• PROMPT: Continue the review below of Thomas F. Green's book on the formation of conscience, starting after its final sentence.

• EXTRACT:
(begin)

Comment: Since it is arguable that the fundamental task of every society is to empty the nursery and populate the commons, reflections on the educational formation of conscience are not only welcome but crucial, especially in our time. That is what this book by Thomas F. Green, internationally regarded philosopher of education, is about. But it is not a work that applies philosophy's reasonings to the conduct of education. Rather it unravels what is already philosophical interesting and fallacious in the implicit behaviors and attitudes of education. It teaches us what we already know and forget, what we took for granted. It unwraps the ordinary. It is brilliant, to be sure; but more, it is wise. It is common sense, and we hadn't noticed.
The argument is that conscience is important, that it speaks in "voices" that reflect about things that matter, and that these voices are formed through normation. The "voice" of conscience is multiple. Its first three dimensions are craft, membership, and sacrifice. But its last two voices, orthogonal to the first three, are memory and imagination, which cut across our craft of conscience, our membership in conscience, and our sacrifices of conscience. It is just these last two voices that Green hears so clearly. It is memory and especially imagination that gives the book its wisdom, as its craft gives it its brilliance.

(end)

• GIVEN ENTRIES:
(begin)

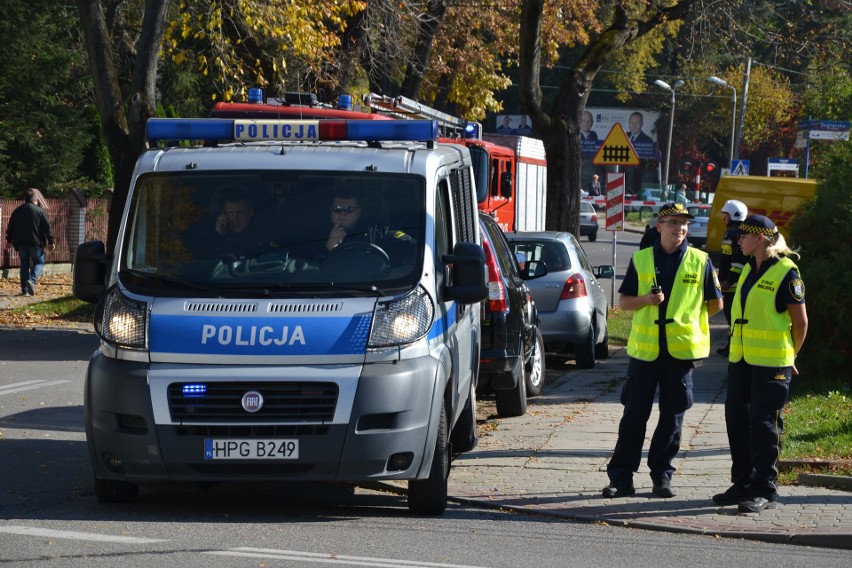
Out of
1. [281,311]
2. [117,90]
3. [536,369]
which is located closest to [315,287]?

(end)

• RESPONSE TO THIS EXERCISE:
The imagination of normation--the educational formation of conscience--is what provides the book's iconoclastic surprises, its real contribution to moral education in our world today. For example, it leads Green compellingly to argue the following: that in moral education the idea of "teaching values" is not only a deception but is the problem for which it claims to be the source; that until 1910 or so no one "had" values, and that having values and applying norms (like applying paint to a barn door), though apart of current cultural vocabulary, are largely meaningless; that imagining and remembering norms requires prophecy and poetry, a poetry that cannot be reduced to prose or programs without killing it; that public speech actually consists in our capacity to entertain the speech of others as candidate for our own; and that the notion of the self as autonomous is an illusion.
This is only a taste of this most remarkable book which revises and, I believe, revolutionizes thinking about moral education. It aims at nothing less than a life without "oops."